8Le détroit de Magellan est reconnu comme la frontière physique entre deux mondes : d’autres voyageurs seraient descendus le long de ces côtes après le navigateur portugais « mais sans y avoir descouvert chose grandement profitable, pour n’avoir osé aban[don]ner la coste12 ». Dans les chroniques des voyageurs, en effet, les descriptions géographiques se limitent le plus souvent à tracer une ligne approximative des côtes. Les cartographes, moins habitués à la métaphore du livre du monde qu’à celle de l’ouvrage inachevé, reprennent ces approximations pour continuer le tableau, mais par leurs propres moyens. L’intérieur des terres accueille l’abîme du blanc cartographique, cavité symbolique à partir de laquelle le regard géographique tente une élévation spéculative. Ce regard s’efforce de pénétrer dans l’inconnu non pour l’achever, mais pour en faire l’énième esquisse : « De quelle partie d’un si grand œuvre qu’est l’univers, pensez vous nostre veuë estre capable13 ? » Dans cet effort, le monde s’écrit sous la plume du chroniqueur et se dessine sur la carte, ce qui n’advient pas exclusivement au travers de la contestation permanente des hypothèses anciennes. La découverte possible oriente un certain regard vers l’avenir, tout comme la nature devient une source prolifique de production de nouveaux objets de connaissance : « Nous esmerveillons nous donc si quelques grands ouvrages de la nature nous sont incognus, veu que Dieu cache la plus grande partie de l’univers ? Combien de nouvelles sortes d’animaux se sont faits veoir à nous, incognus de noz peres14 ? »

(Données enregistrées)
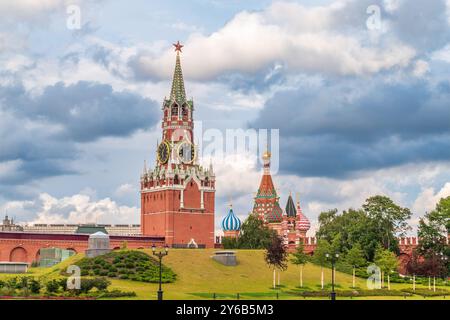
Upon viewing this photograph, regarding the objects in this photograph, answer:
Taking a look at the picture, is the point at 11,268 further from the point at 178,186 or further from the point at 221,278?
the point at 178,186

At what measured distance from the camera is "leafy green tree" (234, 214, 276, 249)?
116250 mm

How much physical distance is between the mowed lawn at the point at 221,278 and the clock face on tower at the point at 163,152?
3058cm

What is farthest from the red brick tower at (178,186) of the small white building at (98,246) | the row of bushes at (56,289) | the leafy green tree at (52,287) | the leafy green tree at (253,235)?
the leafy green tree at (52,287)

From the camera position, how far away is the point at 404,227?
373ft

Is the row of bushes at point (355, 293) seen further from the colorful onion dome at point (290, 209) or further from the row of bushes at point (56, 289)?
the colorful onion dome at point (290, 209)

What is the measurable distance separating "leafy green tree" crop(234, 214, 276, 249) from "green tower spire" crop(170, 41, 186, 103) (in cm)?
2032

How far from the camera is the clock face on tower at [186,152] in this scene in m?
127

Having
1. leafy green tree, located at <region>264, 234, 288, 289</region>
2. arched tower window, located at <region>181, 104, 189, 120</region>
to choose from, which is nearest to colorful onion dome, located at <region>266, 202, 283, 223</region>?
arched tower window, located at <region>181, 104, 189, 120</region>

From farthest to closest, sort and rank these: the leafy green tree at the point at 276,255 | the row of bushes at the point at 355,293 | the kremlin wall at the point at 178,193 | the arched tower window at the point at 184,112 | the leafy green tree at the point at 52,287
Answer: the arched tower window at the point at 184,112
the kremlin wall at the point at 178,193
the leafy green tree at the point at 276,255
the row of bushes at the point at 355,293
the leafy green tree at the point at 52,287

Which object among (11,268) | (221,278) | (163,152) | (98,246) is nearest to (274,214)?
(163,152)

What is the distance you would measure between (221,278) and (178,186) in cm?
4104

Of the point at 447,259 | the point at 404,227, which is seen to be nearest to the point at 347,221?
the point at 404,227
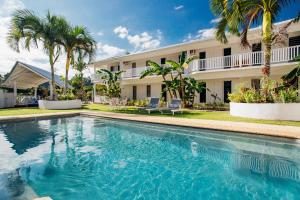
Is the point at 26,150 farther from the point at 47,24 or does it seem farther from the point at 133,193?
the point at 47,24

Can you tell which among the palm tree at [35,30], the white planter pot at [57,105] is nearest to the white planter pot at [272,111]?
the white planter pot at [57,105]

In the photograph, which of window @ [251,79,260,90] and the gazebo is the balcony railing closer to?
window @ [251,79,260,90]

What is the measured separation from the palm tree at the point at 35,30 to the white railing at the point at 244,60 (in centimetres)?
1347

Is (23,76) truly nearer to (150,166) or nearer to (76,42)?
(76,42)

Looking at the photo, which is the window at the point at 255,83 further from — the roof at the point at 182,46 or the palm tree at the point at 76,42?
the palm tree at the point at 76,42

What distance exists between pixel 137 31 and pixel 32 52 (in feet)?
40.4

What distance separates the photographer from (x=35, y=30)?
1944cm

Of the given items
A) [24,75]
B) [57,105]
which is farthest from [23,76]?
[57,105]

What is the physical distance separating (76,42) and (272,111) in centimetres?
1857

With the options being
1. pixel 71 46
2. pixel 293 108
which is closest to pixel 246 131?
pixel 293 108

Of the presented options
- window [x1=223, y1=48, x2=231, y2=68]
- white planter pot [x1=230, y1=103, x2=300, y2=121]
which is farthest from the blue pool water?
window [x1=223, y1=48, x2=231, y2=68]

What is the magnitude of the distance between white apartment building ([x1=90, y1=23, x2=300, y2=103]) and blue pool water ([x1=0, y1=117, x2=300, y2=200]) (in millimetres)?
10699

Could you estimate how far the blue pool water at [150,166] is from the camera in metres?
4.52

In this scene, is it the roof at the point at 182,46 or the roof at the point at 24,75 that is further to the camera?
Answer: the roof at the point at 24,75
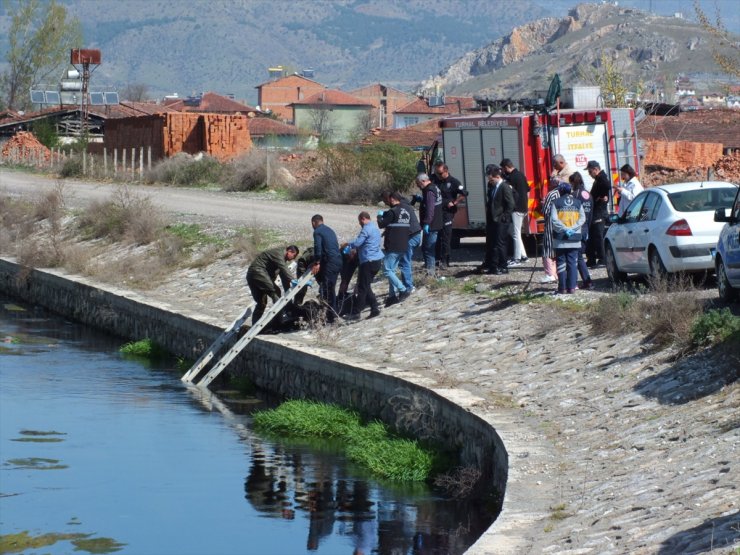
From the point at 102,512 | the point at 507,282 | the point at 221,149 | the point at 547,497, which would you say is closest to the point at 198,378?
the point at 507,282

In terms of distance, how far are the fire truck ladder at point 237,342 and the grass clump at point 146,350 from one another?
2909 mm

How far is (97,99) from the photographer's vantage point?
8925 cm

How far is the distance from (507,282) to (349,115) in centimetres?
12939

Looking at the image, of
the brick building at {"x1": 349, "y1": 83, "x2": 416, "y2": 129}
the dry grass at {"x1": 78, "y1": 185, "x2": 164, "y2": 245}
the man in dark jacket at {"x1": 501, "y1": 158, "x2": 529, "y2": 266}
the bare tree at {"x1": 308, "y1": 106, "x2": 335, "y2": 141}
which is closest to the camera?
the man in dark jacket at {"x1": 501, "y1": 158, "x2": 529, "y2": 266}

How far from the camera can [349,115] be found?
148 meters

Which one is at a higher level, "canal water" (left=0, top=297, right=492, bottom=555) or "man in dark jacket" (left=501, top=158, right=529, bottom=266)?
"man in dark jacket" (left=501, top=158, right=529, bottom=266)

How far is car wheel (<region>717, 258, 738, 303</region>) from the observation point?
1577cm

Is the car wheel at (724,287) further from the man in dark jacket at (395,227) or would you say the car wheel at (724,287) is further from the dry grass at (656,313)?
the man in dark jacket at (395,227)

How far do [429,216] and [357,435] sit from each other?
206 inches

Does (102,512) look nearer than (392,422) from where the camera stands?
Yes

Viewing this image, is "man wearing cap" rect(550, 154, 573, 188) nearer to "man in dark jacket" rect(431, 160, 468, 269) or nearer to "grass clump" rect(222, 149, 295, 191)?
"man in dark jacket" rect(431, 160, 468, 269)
---
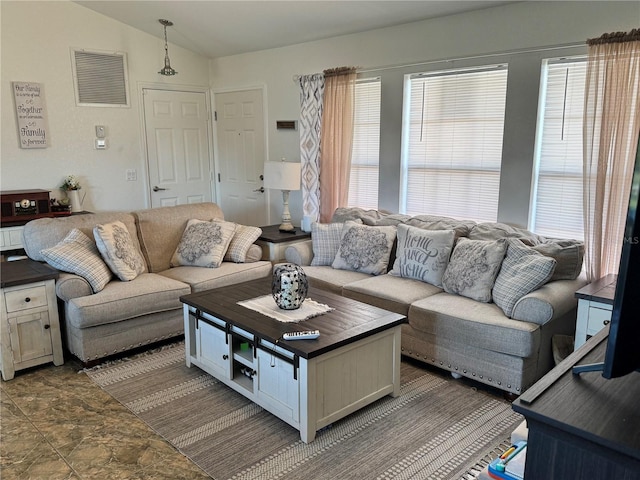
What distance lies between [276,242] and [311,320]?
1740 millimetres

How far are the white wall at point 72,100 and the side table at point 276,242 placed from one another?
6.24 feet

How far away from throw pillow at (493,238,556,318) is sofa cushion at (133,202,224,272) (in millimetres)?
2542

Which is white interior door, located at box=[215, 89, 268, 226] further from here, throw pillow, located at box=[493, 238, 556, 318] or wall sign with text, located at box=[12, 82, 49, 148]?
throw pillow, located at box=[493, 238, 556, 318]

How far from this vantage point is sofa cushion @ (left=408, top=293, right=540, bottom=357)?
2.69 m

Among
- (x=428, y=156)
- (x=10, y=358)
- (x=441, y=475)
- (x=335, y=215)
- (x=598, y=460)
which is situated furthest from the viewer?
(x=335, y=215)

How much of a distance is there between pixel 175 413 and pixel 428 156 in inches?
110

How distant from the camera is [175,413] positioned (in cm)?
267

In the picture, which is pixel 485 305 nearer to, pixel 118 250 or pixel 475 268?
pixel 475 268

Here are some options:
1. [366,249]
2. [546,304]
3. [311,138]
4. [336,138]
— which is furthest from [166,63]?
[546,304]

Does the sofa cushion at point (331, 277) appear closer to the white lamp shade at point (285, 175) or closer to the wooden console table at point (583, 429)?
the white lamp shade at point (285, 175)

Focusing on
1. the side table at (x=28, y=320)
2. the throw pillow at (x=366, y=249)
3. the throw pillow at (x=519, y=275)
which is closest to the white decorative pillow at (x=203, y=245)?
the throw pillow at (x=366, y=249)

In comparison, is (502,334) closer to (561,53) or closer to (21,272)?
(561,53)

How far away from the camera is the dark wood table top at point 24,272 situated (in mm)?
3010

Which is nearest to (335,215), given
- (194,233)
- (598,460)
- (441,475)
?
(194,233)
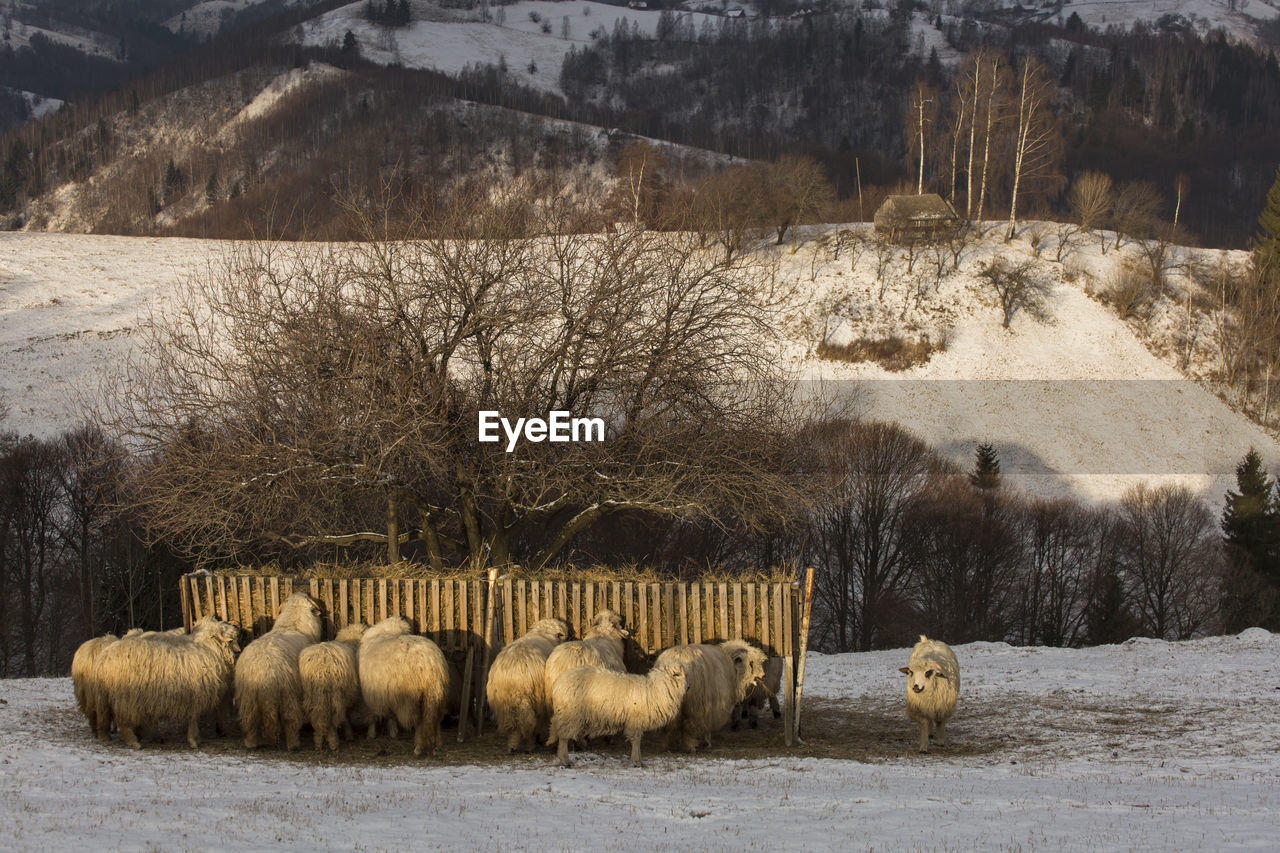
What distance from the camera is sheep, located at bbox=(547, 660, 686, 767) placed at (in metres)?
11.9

- _ÉNONCÉ DE LA TÂCHE_:
Répondez aux questions suivantes d'après le texte sur le détroit de Magellan.
1. Comme quoi le détroit de Magellan est-il reconnu ?
2. À quoi se limitent le plus souvent les descriptions géographiques dans les chroniques des voyageurs ?
3. Qu'est-ce que l'intérieur des terres accueille ?

- _RÉSULTAT DE LA TÂCHE_:
1. Il est reconnu comme la frontière physique entre deux mondes.
2. Elles se limitent le plus souvent à tracer une ligne approximative des côtes.
3. L'intérieur des terres accueille l'abîme du blanc cartographique.